» What needs to be done: Every line from the one containing "Within the items" through the end of the listing below goes in the output, exactly and without pictures.

» Entries:
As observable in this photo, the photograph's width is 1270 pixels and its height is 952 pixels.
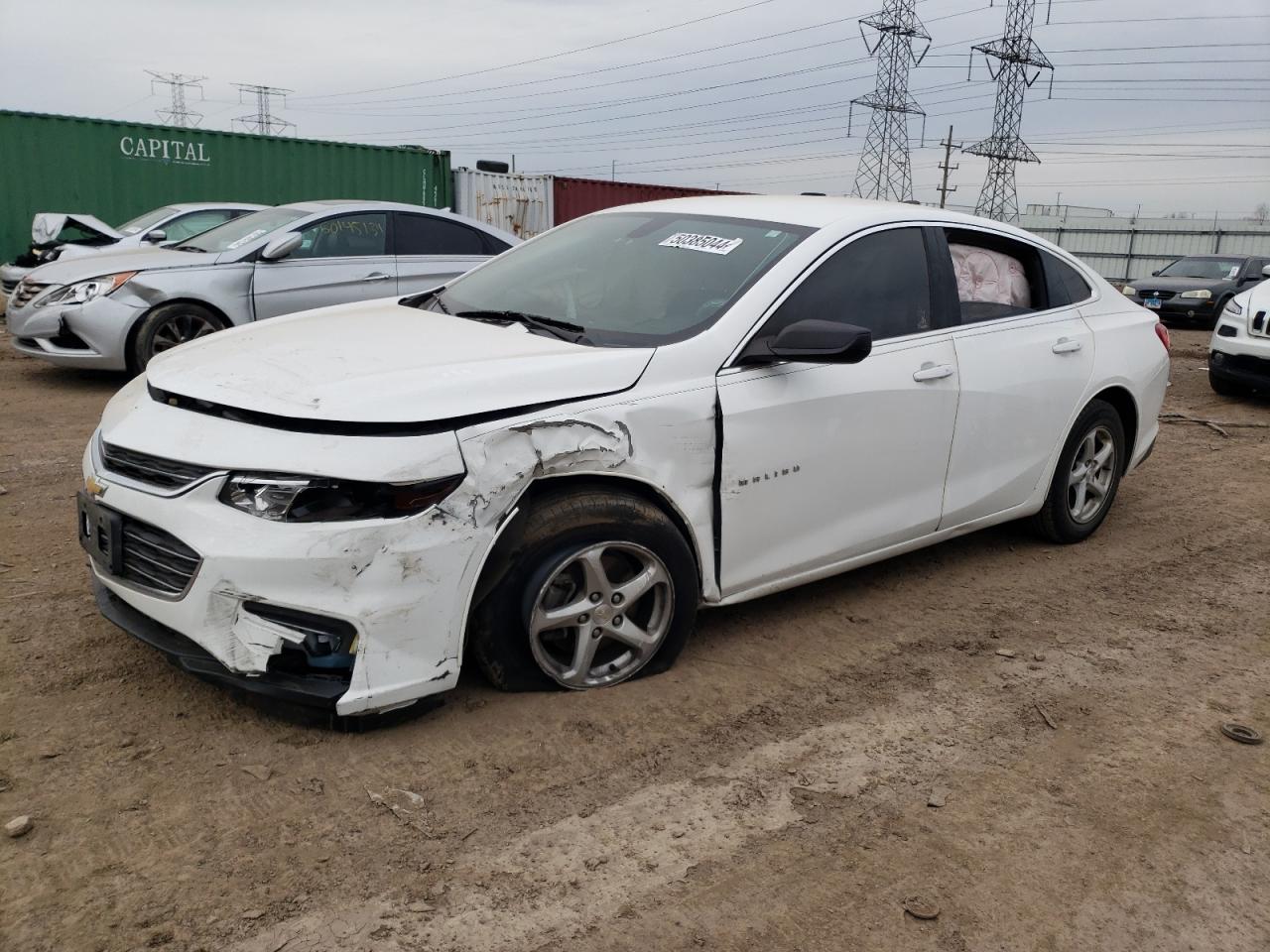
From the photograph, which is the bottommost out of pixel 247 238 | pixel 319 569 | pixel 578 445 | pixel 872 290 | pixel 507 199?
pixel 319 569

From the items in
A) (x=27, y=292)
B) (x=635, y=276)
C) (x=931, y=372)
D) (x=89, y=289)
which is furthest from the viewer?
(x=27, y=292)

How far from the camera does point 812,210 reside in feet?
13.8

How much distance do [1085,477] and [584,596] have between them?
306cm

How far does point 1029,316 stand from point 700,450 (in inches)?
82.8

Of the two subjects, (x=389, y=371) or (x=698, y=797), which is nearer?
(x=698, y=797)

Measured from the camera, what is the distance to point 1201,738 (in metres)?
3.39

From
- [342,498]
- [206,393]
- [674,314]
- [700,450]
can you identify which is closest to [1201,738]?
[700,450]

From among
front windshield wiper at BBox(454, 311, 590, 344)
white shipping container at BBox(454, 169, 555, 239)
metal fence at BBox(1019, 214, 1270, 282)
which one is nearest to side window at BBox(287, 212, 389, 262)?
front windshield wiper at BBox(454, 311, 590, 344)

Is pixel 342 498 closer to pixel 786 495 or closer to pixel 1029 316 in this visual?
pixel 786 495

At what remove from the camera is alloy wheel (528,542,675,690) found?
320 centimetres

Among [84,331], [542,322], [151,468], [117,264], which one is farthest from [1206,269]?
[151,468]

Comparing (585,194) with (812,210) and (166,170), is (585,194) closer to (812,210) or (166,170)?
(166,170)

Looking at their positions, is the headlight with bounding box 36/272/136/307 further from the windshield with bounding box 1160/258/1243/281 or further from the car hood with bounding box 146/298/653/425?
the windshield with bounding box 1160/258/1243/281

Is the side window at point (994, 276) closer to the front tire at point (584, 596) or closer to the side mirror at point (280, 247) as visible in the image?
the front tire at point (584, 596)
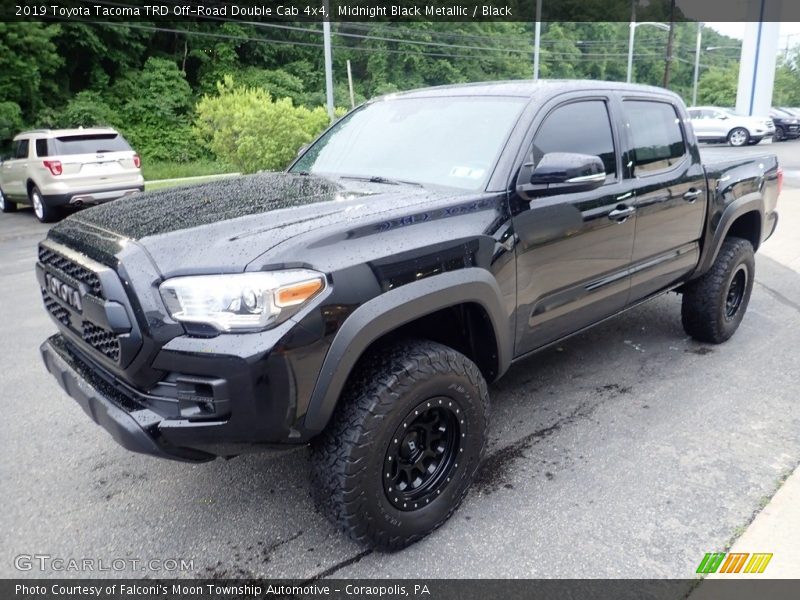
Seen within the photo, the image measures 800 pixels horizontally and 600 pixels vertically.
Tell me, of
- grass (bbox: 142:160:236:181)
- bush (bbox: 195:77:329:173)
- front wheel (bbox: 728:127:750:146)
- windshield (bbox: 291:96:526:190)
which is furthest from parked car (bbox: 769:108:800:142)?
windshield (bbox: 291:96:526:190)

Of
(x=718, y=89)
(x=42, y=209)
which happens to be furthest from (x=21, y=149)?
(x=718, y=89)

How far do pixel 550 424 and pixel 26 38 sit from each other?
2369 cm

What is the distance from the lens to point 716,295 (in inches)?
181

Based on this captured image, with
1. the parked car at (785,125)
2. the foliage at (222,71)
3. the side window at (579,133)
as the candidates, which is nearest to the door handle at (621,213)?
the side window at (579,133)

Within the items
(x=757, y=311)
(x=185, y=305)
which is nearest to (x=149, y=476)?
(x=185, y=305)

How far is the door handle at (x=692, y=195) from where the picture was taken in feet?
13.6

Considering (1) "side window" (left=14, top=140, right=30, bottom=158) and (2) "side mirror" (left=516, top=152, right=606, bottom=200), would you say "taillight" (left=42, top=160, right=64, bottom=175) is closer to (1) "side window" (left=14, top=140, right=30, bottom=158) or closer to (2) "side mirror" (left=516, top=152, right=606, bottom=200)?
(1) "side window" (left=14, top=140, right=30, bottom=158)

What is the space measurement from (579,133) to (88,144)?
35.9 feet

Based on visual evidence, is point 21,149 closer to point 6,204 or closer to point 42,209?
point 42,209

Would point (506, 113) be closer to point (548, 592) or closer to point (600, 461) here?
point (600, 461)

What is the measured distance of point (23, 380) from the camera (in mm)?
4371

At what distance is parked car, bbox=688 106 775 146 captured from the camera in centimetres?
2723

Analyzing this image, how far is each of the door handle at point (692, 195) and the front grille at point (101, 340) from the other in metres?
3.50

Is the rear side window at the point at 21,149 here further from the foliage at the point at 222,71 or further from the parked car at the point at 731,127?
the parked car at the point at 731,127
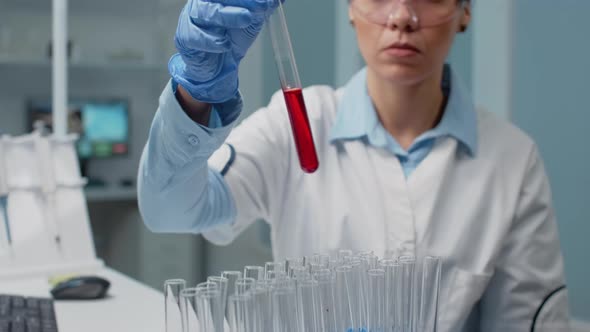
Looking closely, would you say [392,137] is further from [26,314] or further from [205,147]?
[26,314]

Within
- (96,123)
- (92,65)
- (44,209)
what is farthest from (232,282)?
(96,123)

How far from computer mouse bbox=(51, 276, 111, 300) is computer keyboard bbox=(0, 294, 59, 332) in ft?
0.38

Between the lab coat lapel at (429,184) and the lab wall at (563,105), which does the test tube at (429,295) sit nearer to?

» The result:
Within the items
(x=757, y=311)
(x=185, y=305)
which is nearest to (x=149, y=476)?
(x=185, y=305)

How far is the door handle at (x=692, y=195) from where the picture was taken in feet?
13.6

Considering (1) "side window" (left=14, top=140, right=30, bottom=158) and (2) "side mirror" (left=516, top=152, right=606, bottom=200), would you say "taillight" (left=42, top=160, right=64, bottom=175) is closer to (1) "side window" (left=14, top=140, right=30, bottom=158) or closer to (2) "side mirror" (left=516, top=152, right=606, bottom=200)?
(1) "side window" (left=14, top=140, right=30, bottom=158)

What is the space measurement from (579,133) to (88,144)?
35.9 feet

Based on visual evidence, is point 21,149 closer to point 6,204 or closer to point 42,209?
point 42,209

Would point (506, 113) be closer to point (548, 592) or closer to point (600, 461) here?
point (600, 461)

What is the measured distance of point (23, 380) from the camera (in mm)?
4371

At what distance is parked car, bbox=688 106 775 146 captured from the camera in centimetres?
2723

Analyzing this image, how far is each of the door handle at point (692, 195) and the front grille at point (101, 340) from the other in metres?
3.50

Is the rear side window at the point at 21,149 here further from the foliage at the point at 222,71 or further from the parked car at the point at 731,127?
the parked car at the point at 731,127
Looking closely, would you say [392,137] is further from [26,314] or further from [205,147]?
[26,314]

Within
- (96,123)
- (92,65)
- (44,209)
what is farthest from (232,282)?
(96,123)

How far from computer mouse bbox=(51, 276, 111, 300) is computer keyboard bbox=(0, 294, 59, 332) in ft?
0.38

Between the lab coat lapel at (429,184) and the lab wall at (563,105), which does the test tube at (429,295) sit nearer to?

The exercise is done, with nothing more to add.